As is, this is an especially hearty vegetarian soup, though meat is easily added if you'd like that. (See notes.) For a vegan soup, there are just two simple changes–see italic notes in parentheses next to ingredients.  A food processor could certainly be used for the onions, carrots, celery, parsley and fennel, but if you're chopping by hand, sharpen your chef's knife first! To make the soup a day ahead, cook through step 2, let cool, and store in the refrigerator overnight. At serving time, bring to a boil, turn heat to low, and add the half and half after the soup has stopped bubbling. Taste and adjust seasonings one last time.
8 servings


  • 2 tablespoons salted butter and 2 tablespoons olive oil (or all olive oil)
  • 2 medium onions, diced
  • 3 carrots, trimmed and diced (scrub, but don't peel–no need)
  • 3 stalks celery stalks and leaves, diced
  • 1 fennel bulb, trimmed, cored, and diced
  • 1/2 teaspoon each kosher salt and fresh ground pepper
  • 1/4 teaspoon crushed red pepper
  • 3 cloves garlic, minced
  • 2 teaspoons dried thyme, divided
  • 1/2 teaspoon rubbed sage
  • 1/2 teaspoon ground rosemary
  • Handful chopped fresh parsley
  • 1/2 cup white wine– can sub water
  • 3 tablespoons tomato paste (freeze remainder of a can of paste in a small bag for another use)
  • 2 cups water–may need more
  • 8 cups vegetable broth
  • 2/3 cup native hand-harvested wild rice, washed well (flood and drain several times)
  • 3 cups peeled and diced butternut squash*
  • 1 cup half and half (or coconut, almond, or rice milk)–optional
  • Hot sauce–a few drops as needed
  • 1 cup toasted chopped pecans, walnuts, or almonds for garnish


  • In an 8 or 10-quart soup pot with a lid, melt the butter with the olive oil over medium flame. Add the onions, carrots, celery, and fennel and cook 10 minutes or until softened, stirring often.  Season with the 1/2 teaspoon each: salt and pepper; the crushed red pepper, garlic, one teaspoon of the thyme, rubbed sage, ground rosemary, and parsley. Cook another minute.
  • Add wine wine, stir very well, and let cook down two minutes or until wine is nearly absorbed. Stir in tomato paste.  Pour in water and broth; bring to a boil and stir in wild rice. Reduce heat to a simmer, cover, and cook 35 – 45 minutes or until the rice is nearly, but not totally tender. Add liquid if needed to ensure all ingredients are freely moving in the broth. Add butternut squash along with the other teaspoon of thyme and cook another 10-12 minutes or until both rice and butternut squash are quite tender. Do not overcook; the squash pieces should remain intact.  Taste and adjust seasonings before adding half and half. You'll probably need more salt and pepper.
  • Stir in half and half or other milk, if using. Warm through, but do not boil. Taste and adjust seasonings again, adding a drop or two (or three) of hot sauce if needed.  Serve hot garnished with toasted pecans.
    Store in tightly fitted containers in the fridge for 3-4 days or (without the half and half) for 4-6 months in the freezer.

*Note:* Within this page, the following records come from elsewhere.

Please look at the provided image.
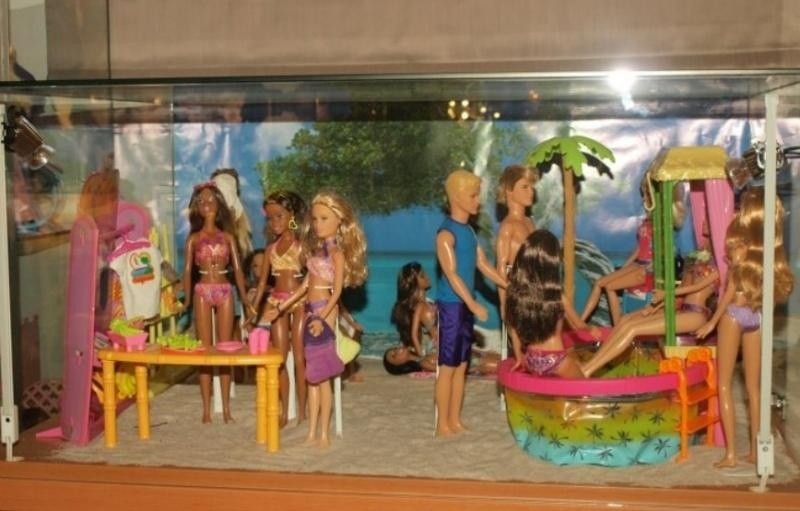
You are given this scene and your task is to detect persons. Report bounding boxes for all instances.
[384,263,501,375]
[435,170,512,437]
[4,130,795,471]
[695,184,792,469]
[186,169,369,448]
[497,167,721,376]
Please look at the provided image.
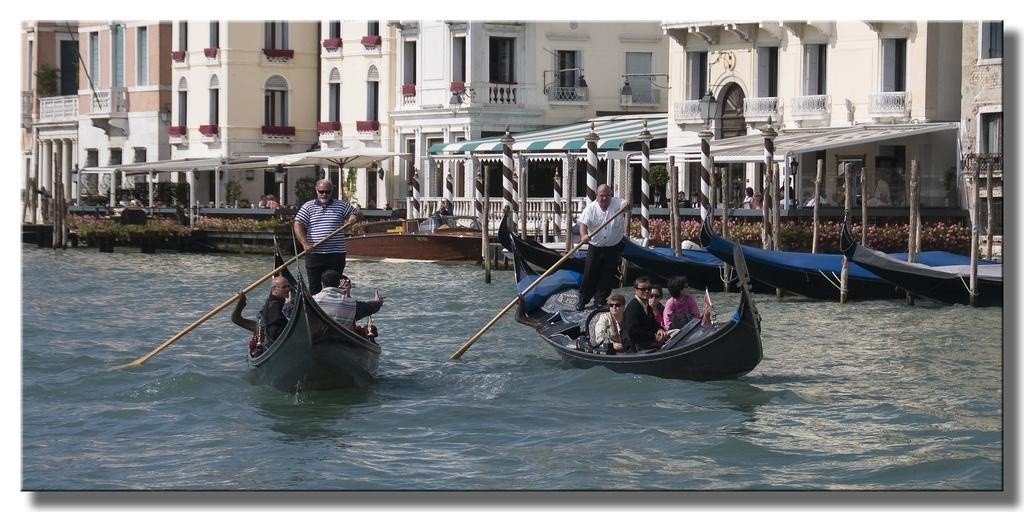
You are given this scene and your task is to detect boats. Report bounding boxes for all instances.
[511,235,764,382]
[247,235,382,390]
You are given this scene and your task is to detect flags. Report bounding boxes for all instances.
[701,290,711,327]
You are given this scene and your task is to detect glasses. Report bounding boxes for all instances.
[608,303,622,307]
[277,284,290,288]
[317,189,331,194]
[755,194,761,197]
[649,294,661,299]
[635,287,651,291]
[683,285,689,288]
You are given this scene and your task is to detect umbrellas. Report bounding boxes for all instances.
[268,146,412,201]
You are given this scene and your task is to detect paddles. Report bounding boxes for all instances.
[448,209,623,358]
[108,222,352,370]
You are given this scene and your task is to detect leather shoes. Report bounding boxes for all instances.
[593,300,607,308]
[576,298,585,311]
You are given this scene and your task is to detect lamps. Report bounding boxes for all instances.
[544,69,588,96]
[449,89,471,117]
[698,50,732,131]
[71,164,80,183]
[272,164,286,184]
[790,158,799,175]
[620,72,671,106]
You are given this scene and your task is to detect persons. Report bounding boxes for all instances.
[119,194,131,207]
[292,179,361,294]
[576,184,632,310]
[677,192,691,209]
[231,275,383,356]
[433,206,448,228]
[130,194,143,207]
[266,194,279,208]
[258,195,266,208]
[596,276,700,355]
[385,203,392,210]
[743,169,893,209]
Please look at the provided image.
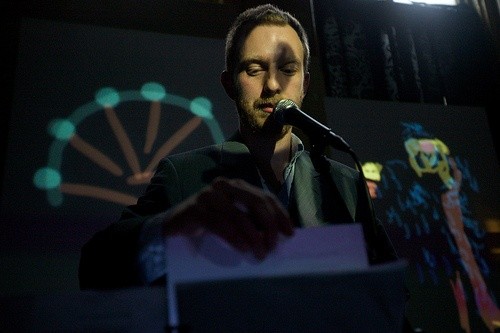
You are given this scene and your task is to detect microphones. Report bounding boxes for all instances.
[273,98,351,153]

*This is about how much you’ll get from a 1 1/2 pound squash, peeled, trimmed, seeded, and cut. You can often buy butternut squash peeled and chopped in larger grocery produce departments. If you’re butchering that sucker all alone, do yourself a favor and, after poking holes into it all over with a paring knife, microwave it for 5 minutes in a casserole dish before doing anything else.  Let cool for 10 minutes,  cut in half, peel using a knife, cut, scoop out seeds, cut more–much easier!  If you like , you can save the seeds and toast them for a snack or a topping.
Options: A couple of cups of shredded kale or similar green, added with the squash, would add vitamins, color, fibre, and texture to this soup. Parsnip or turnip cut into small dice is another healthy and pretty addition. You could also add a can of drained, white beans (Northern or Cannellini–White Kidney) to increase the protein in the soup. Like a meat-flavored soup?  Sauté 4 thick strips of bacon in place of the fat at the start of making the soup. Remove them when they’re really crispy, chop, and reserve for a garnish; cook the onions, etc. in the bacon fat. Have some leftover chicken? Stir in a cup or two of chopped, cooked chicken along with the half and half.